Sara si svegliò a fatica, quasi divincolandosi da sabbie mobili, e raggiunse la finestra nella penombra invernale.
L’aria frizzante del primo mattino penetrò la stanza, indelicata.
Sara si affacciò dal balcone. Si sporse nel vuoto. Per gettarsi di sotto. Le gambe erano così pesanti che dovette fare uno sforzo inumano per tirarle su.
Dopo una mezzora riuscì a sporgersi nel vuoto. Un capannello di persone giù in strada additava il corpo di Sara senza riuscire a capire cosa stessero osservando. Alcune di loro filarono dritte per la loro strada.

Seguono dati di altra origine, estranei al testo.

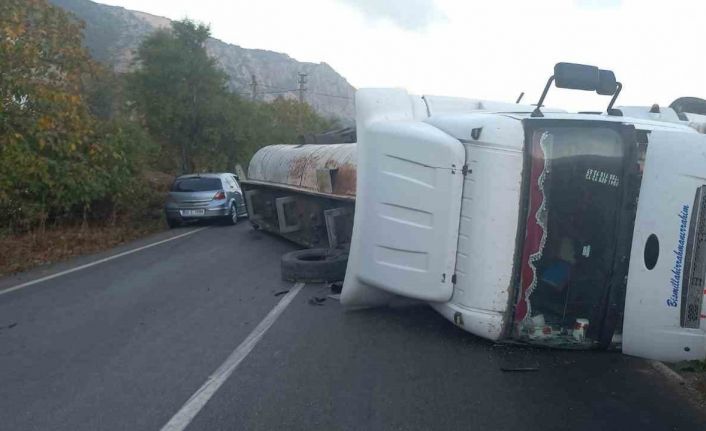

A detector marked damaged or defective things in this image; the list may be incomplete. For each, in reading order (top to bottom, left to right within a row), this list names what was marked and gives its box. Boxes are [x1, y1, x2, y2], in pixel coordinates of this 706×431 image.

detached tire on road [280, 248, 348, 286]
overturned truck [245, 62, 704, 362]
shattered windshield glass [516, 125, 624, 348]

Sara allora riuscì a tornare dentro solo dopo un’altra mezz'ora buona.
Dietro di sé aveva lasciato una scia di bava iridescente. Un’ora.

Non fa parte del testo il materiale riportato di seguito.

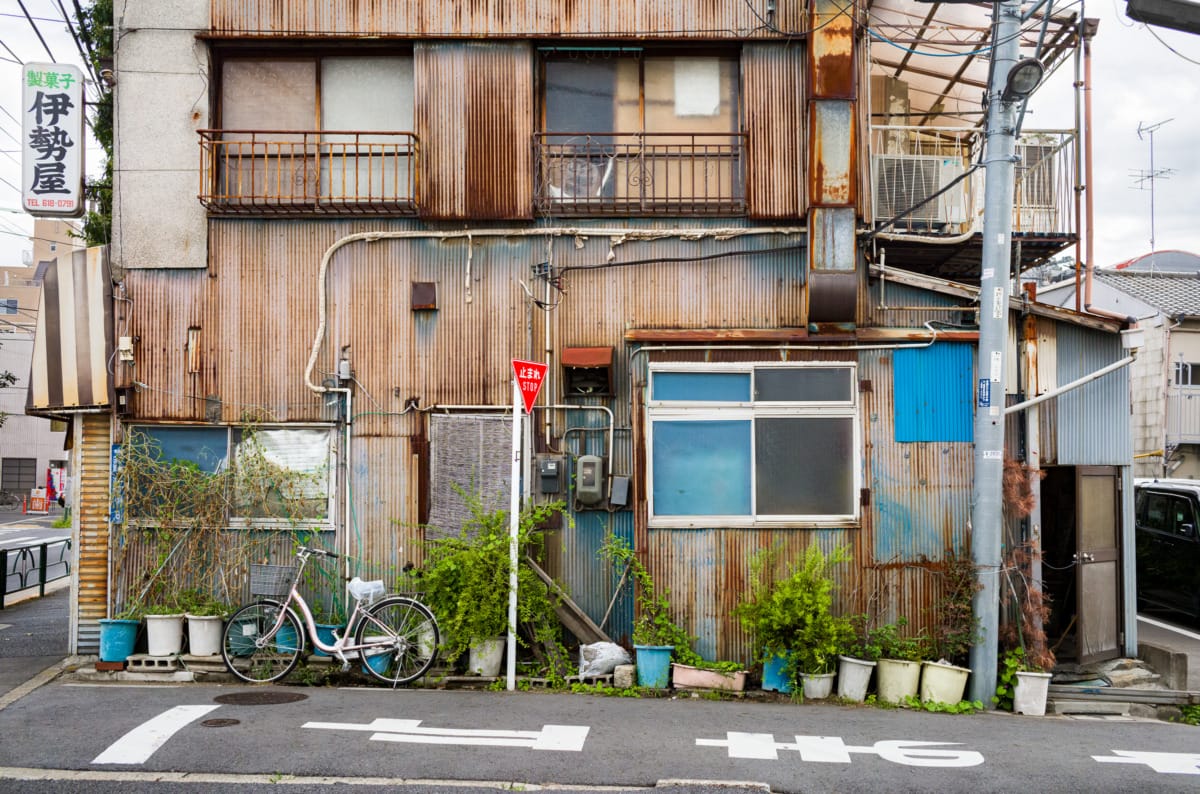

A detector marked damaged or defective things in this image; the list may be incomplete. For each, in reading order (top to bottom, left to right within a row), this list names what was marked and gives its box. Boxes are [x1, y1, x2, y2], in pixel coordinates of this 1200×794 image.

rusty corrugated wall [209, 1, 808, 38]
rusty corrugated wall [420, 44, 536, 221]
rusty corrugated wall [740, 43, 808, 220]
rusty corrugated wall [74, 412, 112, 652]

Era chiaro che non poteva suicidarsi gettandosi dal balcone.
E nemmeno poteva strisciare lungo le scale e scendere in strada per cercare un poderoso piede che la schiacciasse.
Sara non poteva neanche ingurgitare una dose massiccia di psicofarmaci mischiandoli ad alcool.
Sara tentò di risalire sul letto ma ormai non c’era nulla da fare. Un’ora e mezza.
Era sfinita. Rimase al centro della stanza e aspettò di morire a stenti.